By Jason Menard
With its new realignment plans, the NHL has passed its geography test. But while the A-B-C-Ds of the conference format may satisfy the grammarians out there, if the NHL makes the smart move to embrace its history, not only will they pass the exercise with flying colours, but NHL commissioner Gary Bettman would come out of this with honours.
Instead of taking the easy way out and simply allow the Detroit Red Wings or Columbus Blue Jackets to swap spots with the recently transplanted Winnipeg Jets (who, due to their previous incarnation as the Atlanta Thrashers, are playing in the southeast division), the league performed a comprehensive overhaul of not just its alignment, but also its playoff system.
This is still a work in progress. As it stands now, the top four teams from each conference would make the playoffs. The top team in conference A would play A’s fourth-place; A’s second-place squad would face off against its third-place team, and then the winner of those two series would play in a conference final of sorts.
From there? Who knows? You’re left with four teams remaining (the champions of conferences A, B, C, and D, respectively) and the league has yet to determine how the semi-finals and Stanley Cup finals will be assessed. Personally, I’m all in favour of reseeding the semi-finals – the league’s top remaining team plays the remaining team that finished with the lowest total points. This would encourage all teams to play hard all year – there are no off nights as playoff seeding could be impacted dramatically.

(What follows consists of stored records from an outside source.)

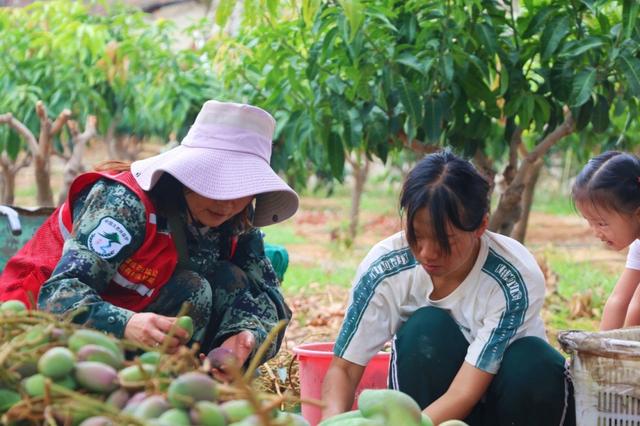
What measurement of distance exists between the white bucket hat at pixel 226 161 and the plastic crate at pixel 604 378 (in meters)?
0.82

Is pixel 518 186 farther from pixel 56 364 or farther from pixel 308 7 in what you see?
pixel 56 364

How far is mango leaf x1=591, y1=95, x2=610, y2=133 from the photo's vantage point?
3.62 m

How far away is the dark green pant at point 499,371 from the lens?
223 cm

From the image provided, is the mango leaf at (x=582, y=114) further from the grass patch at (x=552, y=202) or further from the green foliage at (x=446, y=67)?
the grass patch at (x=552, y=202)

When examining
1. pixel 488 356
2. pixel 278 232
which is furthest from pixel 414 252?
pixel 278 232

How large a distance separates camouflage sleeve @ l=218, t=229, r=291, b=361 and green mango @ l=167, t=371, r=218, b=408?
3.91 feet

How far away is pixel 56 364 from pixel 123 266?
0.99 m

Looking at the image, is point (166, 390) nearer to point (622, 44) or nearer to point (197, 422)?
point (197, 422)

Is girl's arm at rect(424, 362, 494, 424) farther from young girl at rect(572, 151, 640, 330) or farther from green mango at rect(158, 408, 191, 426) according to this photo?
green mango at rect(158, 408, 191, 426)

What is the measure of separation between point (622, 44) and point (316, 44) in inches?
43.6

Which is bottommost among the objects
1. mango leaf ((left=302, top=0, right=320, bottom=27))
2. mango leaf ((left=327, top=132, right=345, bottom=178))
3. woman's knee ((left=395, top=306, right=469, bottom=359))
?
mango leaf ((left=327, top=132, right=345, bottom=178))

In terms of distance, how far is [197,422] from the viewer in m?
1.28

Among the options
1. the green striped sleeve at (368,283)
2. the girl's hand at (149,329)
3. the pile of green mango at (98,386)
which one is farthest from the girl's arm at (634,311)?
the pile of green mango at (98,386)

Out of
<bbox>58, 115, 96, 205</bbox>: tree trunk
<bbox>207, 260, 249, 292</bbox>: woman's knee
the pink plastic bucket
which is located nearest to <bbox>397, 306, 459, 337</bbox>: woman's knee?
the pink plastic bucket
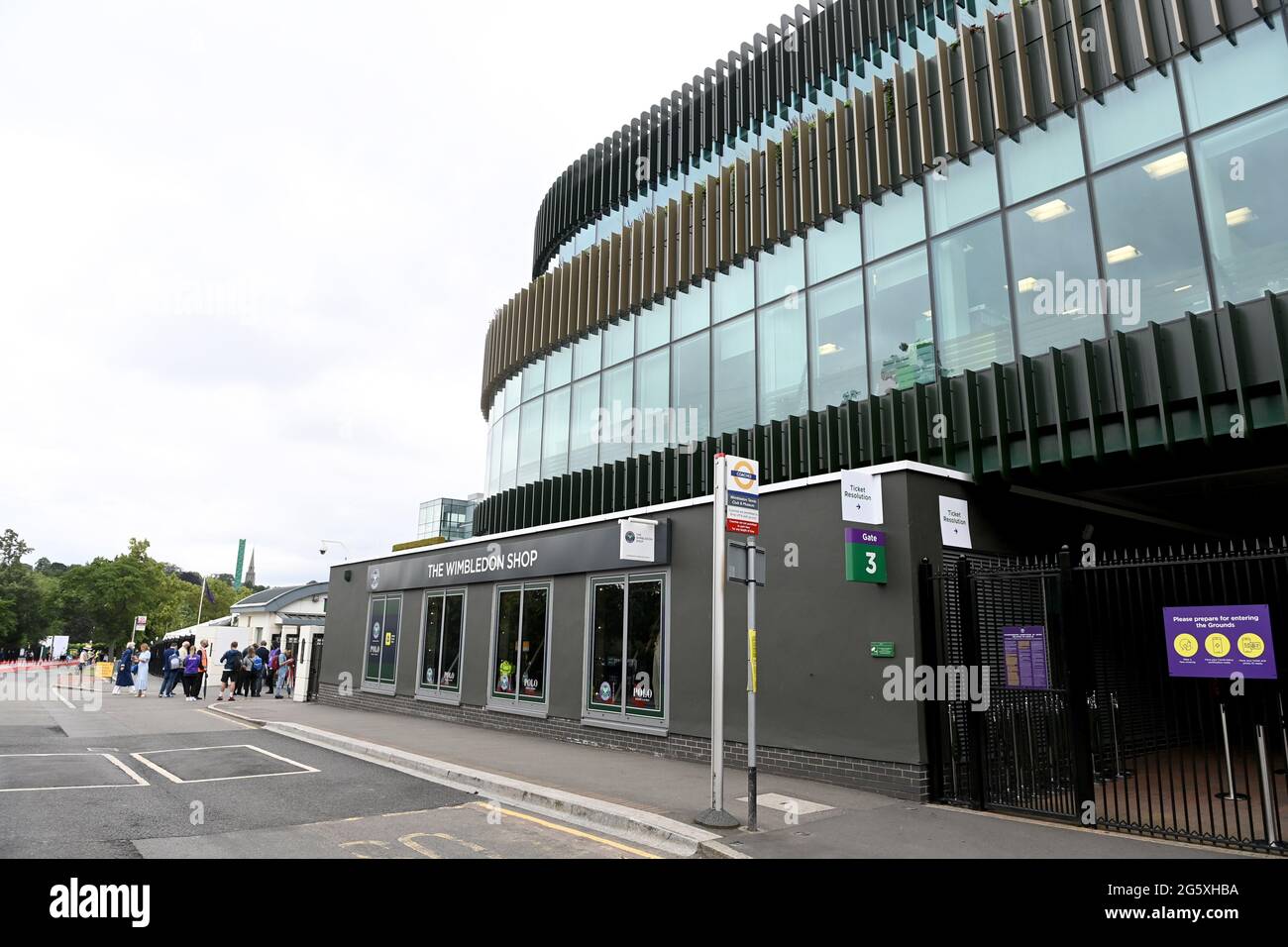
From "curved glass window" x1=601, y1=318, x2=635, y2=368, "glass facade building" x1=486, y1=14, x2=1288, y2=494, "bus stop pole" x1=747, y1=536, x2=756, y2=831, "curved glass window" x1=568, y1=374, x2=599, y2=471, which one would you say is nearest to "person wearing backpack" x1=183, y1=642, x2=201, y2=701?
"curved glass window" x1=568, y1=374, x2=599, y2=471

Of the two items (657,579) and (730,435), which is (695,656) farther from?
(730,435)

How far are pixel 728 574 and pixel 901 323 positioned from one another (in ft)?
25.8

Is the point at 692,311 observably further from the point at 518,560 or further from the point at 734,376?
the point at 518,560

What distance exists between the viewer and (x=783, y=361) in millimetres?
15984

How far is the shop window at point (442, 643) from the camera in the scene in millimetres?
17828

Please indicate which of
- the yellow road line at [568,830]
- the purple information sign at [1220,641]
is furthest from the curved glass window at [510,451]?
the purple information sign at [1220,641]

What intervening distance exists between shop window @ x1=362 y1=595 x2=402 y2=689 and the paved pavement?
6304mm

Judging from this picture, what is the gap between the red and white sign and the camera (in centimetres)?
824

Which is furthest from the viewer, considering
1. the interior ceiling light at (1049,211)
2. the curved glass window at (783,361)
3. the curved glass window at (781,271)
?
the curved glass window at (781,271)

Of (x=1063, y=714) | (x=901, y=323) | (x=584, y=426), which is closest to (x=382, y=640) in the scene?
(x=584, y=426)

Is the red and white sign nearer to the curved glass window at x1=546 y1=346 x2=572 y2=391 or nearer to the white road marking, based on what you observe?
the white road marking

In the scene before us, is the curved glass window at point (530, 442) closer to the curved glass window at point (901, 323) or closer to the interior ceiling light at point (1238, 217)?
the curved glass window at point (901, 323)

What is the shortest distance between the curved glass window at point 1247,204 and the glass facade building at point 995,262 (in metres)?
0.02
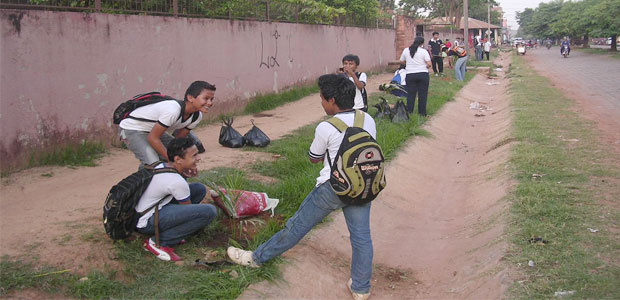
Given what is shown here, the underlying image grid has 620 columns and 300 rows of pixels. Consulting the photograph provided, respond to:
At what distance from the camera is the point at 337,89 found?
12.3 ft

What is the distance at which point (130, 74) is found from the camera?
28.3 ft

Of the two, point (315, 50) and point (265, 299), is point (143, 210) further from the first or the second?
point (315, 50)

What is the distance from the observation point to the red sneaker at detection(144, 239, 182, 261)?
13.9 ft

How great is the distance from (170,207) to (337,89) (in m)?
1.60

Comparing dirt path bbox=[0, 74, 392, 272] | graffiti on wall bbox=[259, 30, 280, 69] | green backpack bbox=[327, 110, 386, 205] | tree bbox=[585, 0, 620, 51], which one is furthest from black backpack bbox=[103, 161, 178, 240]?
tree bbox=[585, 0, 620, 51]

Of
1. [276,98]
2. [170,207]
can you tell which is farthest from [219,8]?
[170,207]

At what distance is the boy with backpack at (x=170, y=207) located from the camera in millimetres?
4145

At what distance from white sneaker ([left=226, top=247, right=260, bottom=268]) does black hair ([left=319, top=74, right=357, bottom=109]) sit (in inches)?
53.7

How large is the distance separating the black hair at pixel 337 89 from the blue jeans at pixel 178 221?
1.38 metres

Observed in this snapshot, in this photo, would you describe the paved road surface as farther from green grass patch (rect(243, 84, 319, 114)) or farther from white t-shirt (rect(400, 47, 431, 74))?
green grass patch (rect(243, 84, 319, 114))

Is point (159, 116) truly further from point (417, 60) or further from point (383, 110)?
point (417, 60)

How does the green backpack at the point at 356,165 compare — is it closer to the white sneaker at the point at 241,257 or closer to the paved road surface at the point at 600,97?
the white sneaker at the point at 241,257

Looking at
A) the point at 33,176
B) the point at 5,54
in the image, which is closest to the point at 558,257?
the point at 33,176

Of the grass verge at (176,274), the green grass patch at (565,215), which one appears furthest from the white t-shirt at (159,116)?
the green grass patch at (565,215)
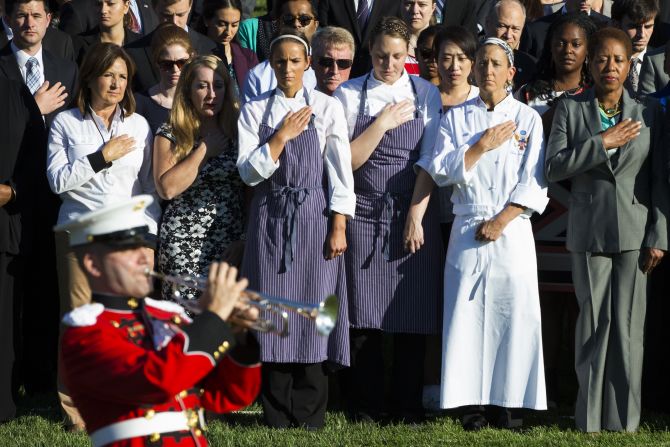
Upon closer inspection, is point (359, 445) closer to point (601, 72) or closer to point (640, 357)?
point (640, 357)

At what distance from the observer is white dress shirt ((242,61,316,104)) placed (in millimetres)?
8133

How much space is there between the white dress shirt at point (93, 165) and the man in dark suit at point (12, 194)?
0.35 meters

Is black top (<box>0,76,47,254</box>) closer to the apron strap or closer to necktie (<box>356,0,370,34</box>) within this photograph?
the apron strap

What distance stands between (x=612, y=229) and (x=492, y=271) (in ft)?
2.39

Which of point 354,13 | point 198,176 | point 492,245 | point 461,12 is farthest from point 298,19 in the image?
point 492,245

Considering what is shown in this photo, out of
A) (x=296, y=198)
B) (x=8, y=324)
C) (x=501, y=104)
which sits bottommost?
(x=8, y=324)

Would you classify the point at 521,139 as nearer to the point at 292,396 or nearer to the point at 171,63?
the point at 292,396

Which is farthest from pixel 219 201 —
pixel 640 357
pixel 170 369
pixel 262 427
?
pixel 170 369

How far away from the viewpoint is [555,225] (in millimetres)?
8047

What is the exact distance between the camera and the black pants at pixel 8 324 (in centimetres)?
778

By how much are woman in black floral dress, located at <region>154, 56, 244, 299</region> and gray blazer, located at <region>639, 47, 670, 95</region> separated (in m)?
2.76

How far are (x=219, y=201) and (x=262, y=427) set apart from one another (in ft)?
4.51

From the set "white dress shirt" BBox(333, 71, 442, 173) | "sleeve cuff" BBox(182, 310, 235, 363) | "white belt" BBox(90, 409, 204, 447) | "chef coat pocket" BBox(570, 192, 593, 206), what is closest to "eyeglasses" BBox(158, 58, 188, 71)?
"white dress shirt" BBox(333, 71, 442, 173)

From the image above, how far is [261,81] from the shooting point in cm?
815
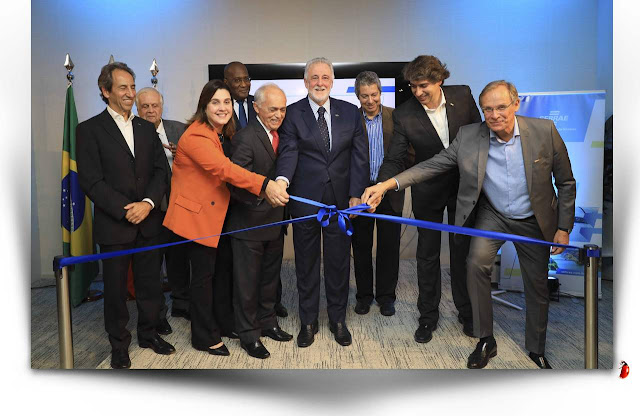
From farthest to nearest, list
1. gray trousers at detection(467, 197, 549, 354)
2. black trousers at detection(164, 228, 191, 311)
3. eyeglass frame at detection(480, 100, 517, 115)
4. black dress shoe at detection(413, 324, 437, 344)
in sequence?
black trousers at detection(164, 228, 191, 311)
black dress shoe at detection(413, 324, 437, 344)
gray trousers at detection(467, 197, 549, 354)
eyeglass frame at detection(480, 100, 517, 115)

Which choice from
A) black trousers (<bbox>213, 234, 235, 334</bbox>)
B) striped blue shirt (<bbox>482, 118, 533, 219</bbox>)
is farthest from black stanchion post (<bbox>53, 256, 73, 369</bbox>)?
striped blue shirt (<bbox>482, 118, 533, 219</bbox>)

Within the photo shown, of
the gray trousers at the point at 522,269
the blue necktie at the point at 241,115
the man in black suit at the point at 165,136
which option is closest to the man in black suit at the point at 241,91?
the blue necktie at the point at 241,115

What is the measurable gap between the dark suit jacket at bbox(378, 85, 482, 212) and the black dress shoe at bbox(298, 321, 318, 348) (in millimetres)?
1072

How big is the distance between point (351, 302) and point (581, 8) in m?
2.42

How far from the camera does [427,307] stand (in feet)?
14.0

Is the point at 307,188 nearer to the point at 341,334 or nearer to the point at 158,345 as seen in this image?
the point at 341,334

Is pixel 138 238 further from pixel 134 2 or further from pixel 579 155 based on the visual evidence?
pixel 579 155

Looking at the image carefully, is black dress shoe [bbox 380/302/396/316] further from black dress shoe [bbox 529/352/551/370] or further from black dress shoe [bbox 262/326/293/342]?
black dress shoe [bbox 529/352/551/370]

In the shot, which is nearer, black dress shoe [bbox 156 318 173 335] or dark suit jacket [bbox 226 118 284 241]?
dark suit jacket [bbox 226 118 284 241]

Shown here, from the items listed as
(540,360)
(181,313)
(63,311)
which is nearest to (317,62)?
(181,313)

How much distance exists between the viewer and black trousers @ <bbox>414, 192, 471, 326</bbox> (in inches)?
167

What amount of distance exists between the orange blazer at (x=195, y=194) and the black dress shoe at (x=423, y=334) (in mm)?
1430

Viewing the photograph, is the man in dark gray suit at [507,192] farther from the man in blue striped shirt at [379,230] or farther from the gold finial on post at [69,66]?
the gold finial on post at [69,66]

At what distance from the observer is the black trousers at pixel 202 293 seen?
162 inches
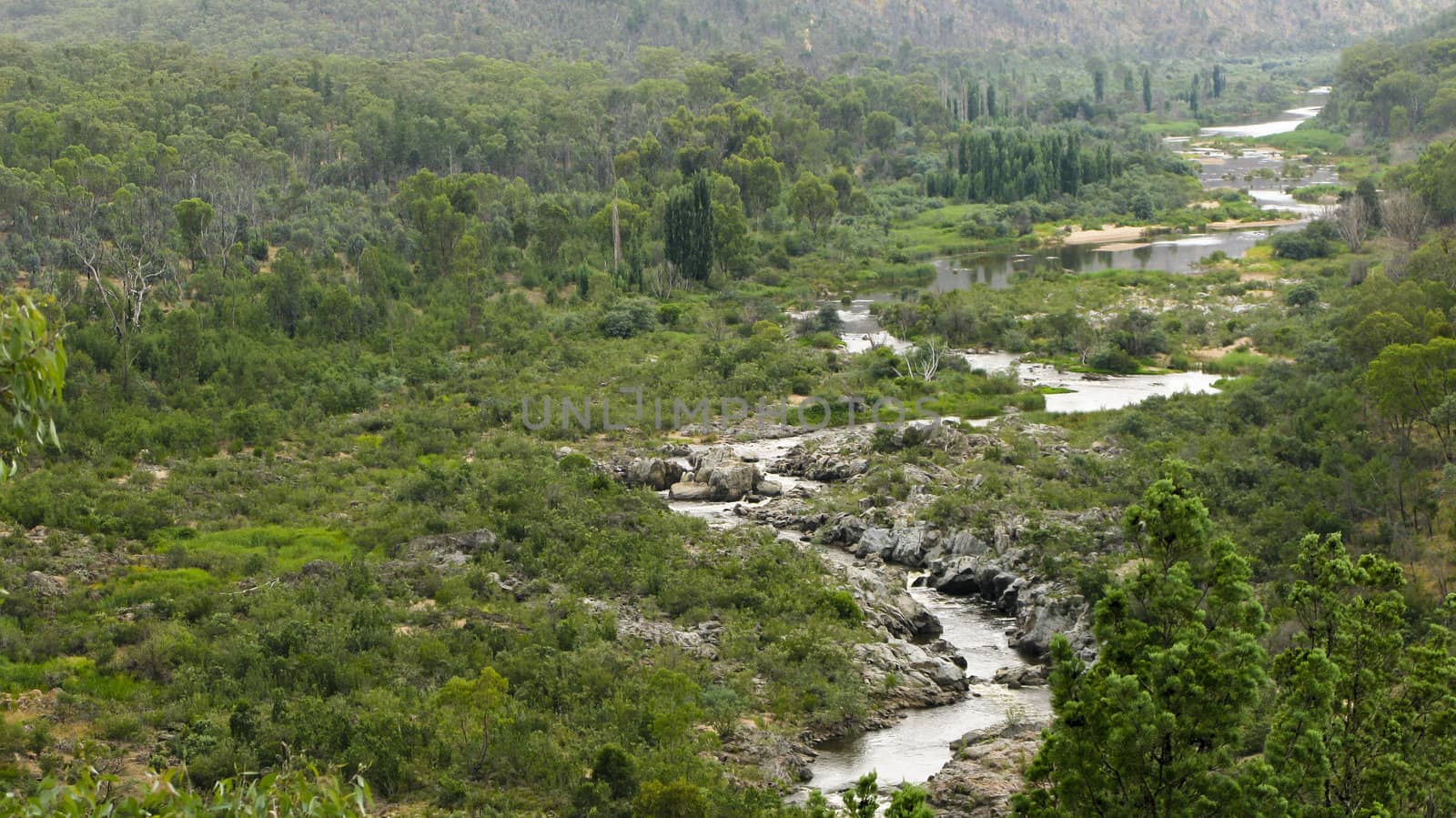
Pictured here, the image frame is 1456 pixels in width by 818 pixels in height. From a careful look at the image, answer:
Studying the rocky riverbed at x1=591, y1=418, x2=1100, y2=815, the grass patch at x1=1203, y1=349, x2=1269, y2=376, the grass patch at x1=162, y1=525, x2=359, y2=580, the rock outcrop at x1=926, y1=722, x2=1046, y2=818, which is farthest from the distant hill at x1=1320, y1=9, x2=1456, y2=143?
the rock outcrop at x1=926, y1=722, x2=1046, y2=818

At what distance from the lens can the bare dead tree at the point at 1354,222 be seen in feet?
Answer: 275

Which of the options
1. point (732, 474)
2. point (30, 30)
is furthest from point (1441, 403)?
point (30, 30)

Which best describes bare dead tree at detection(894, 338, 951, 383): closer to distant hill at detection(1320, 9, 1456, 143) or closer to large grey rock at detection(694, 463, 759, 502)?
large grey rock at detection(694, 463, 759, 502)

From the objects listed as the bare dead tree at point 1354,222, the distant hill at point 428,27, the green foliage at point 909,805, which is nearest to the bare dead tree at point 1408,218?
the bare dead tree at point 1354,222

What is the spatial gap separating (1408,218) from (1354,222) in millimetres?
3936

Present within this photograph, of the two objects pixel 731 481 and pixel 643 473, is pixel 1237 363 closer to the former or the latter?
pixel 731 481

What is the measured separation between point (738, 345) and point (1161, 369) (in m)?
17.5

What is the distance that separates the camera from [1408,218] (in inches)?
3172

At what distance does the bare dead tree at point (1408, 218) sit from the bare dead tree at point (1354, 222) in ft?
4.55

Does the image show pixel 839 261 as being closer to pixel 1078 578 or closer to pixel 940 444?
pixel 940 444

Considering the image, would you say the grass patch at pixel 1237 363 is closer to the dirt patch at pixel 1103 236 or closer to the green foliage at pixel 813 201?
the green foliage at pixel 813 201

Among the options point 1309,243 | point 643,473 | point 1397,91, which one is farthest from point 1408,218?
point 1397,91

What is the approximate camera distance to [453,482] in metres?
42.0

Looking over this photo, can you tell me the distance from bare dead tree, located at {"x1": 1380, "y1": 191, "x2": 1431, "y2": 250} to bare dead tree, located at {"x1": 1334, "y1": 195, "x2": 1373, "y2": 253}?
4.55 feet
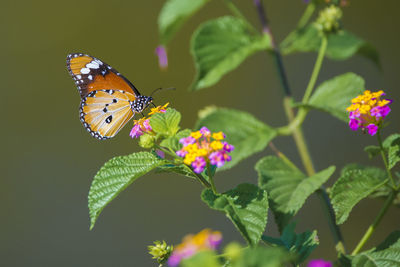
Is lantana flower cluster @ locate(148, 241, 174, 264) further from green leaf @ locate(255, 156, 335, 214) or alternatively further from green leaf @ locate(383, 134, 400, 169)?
green leaf @ locate(383, 134, 400, 169)


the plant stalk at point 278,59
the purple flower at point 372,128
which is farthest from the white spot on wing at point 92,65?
the purple flower at point 372,128

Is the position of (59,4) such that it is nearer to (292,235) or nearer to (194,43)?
(194,43)

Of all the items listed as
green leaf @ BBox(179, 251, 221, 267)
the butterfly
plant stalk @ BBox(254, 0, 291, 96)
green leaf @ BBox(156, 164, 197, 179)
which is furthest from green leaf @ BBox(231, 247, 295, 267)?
the butterfly

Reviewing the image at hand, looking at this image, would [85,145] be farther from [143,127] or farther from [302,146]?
[143,127]

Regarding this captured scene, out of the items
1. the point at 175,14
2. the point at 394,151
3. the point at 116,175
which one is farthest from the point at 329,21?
the point at 116,175

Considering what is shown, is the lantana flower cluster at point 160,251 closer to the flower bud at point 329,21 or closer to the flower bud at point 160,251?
the flower bud at point 160,251

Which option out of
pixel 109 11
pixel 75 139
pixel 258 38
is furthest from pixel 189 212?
pixel 258 38
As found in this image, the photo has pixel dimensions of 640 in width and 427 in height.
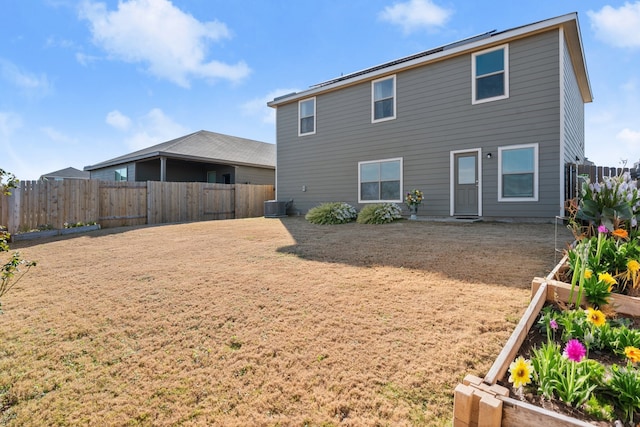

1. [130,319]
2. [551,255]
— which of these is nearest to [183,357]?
[130,319]

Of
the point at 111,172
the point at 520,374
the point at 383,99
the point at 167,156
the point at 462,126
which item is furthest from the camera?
the point at 111,172

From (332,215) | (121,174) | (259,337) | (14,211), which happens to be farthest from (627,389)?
(121,174)

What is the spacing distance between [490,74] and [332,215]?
5.83 metres

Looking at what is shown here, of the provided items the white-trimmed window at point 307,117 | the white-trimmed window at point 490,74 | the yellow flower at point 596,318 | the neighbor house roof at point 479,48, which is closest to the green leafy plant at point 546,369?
the yellow flower at point 596,318

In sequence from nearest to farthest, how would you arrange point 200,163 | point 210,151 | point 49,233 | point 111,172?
point 49,233 < point 210,151 < point 200,163 < point 111,172

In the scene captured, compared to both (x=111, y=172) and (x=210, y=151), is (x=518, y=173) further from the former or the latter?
(x=111, y=172)

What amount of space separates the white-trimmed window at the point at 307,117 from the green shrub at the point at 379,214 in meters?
4.67

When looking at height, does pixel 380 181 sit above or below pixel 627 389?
above

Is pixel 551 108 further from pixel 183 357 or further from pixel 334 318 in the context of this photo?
pixel 183 357

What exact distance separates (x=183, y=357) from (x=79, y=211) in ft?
31.2

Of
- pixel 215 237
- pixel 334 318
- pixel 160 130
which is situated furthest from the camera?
pixel 160 130

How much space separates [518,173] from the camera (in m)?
7.99

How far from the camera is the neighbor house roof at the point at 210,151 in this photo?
1454 cm

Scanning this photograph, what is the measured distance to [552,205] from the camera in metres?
7.57
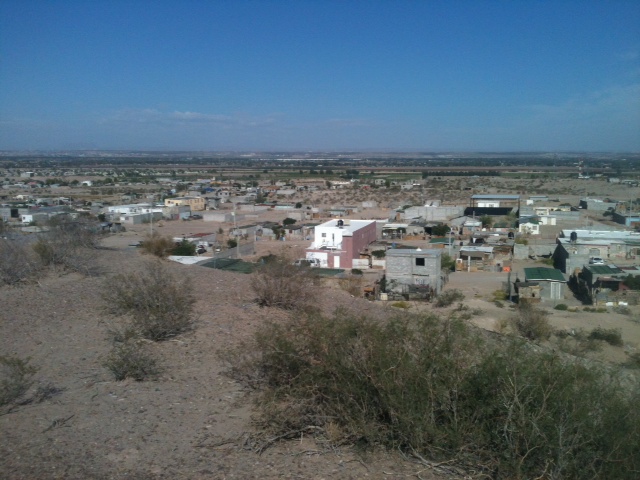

But that’s a discussion for another day. In an attempt to balance out the schedule and minimize travel discrepancies throughout the league, the NHL has created the added benefit of revitalizing rivalries. In fact, although Bettman continues to refer to these as conferences, they’re awfully familiar to those of us who remember the Adams, Norris, Patrick, and Smythe divisions.
Under the old division format, team rivalries grew in the playoffs. As a fan of the Montreal Canadiens, I knew a date with the Boston Bruins, Buffalo Sabres, Hartford Whalers, or Quebec Nordiques was on tap. Combined with the familiarity developed during multiple games played against division rivals during the regular season, the stage was set for passionate matches that bordered on hatred. I grew to hate Brass Bonanza and dread its appearance each year.
Rivalries weren’t just geographic; rivalries were built upon the fact that a set number of teams stood in your way along the path to Stanley Cup glory. In short, rivalries mattered.
And while it’s great that the NHL has embraced its history with the return of the division format (sorry Gary, conference), it must go a step further. Conference A, B, C, and D sound amateur: The Richard, Howe, Gretzky, and Orr conferences? What about Plante, Tretiak, Patrick, and Hull? Maybe you put a dozen names on-line and in arenas and let the fans vote – all the while running an education campaign to teach the current generation and new fans why these names are so vital to the game.
In 1992 the league robbed itself of one of its greatest assets by discarding its history in an attempt to dumb down the league for new fans and follow in the footsteps of the NBA. The league’s history was relegated to the NHL’s awards’ night. But here’s a chance to embrace it and update it.
Yes, while some may have issues with a Gretzky division should the Great One become involved with a team again, this wouldn’t be unprecedented. Clarence Campbell was still league president when the trophy bearing his name was dedicated in 1967, and was still in office when the Campbell Conference was christened in 1974.
The names are almost secondary. The debate and discussion are what should matter. If we can’t agree that Wayne is the greatest player in the history of the league, then most can at least concede he’s in the top four. Who else deserves to be honoured? Why? You want to engage with the fans? Spark the debate and then watch it spread throughout social networks, traditional media, and barstools across the country.
Think about the 12-year-old girl who learns about Maurice Richard through this discussion (and, thanks to digital media, she could be watching clips on-line), thus connecting her to her great-grandfather, who was a fan back in the day? The league has a wonderful history and great stories – they need to be shared so that today’s fan can grow an even greater attachment to their league.
Other sports embrace their history – fans of the New York Yankees don’t ignore The Babe or Mickey Mantle; Vince Lombardi’s name is still bandied about Green Bay and the league as a whole. Only basketball (not coincidentally where Bettman got his start) is the only sport that is historically challenged – but even they’re doing a better job of introducing the Bill Russells of the league to today’s generation.
The NHL used to do it – just like they used to have four divisions. Now that the latter’s back, now it’s time to re-embrace its history.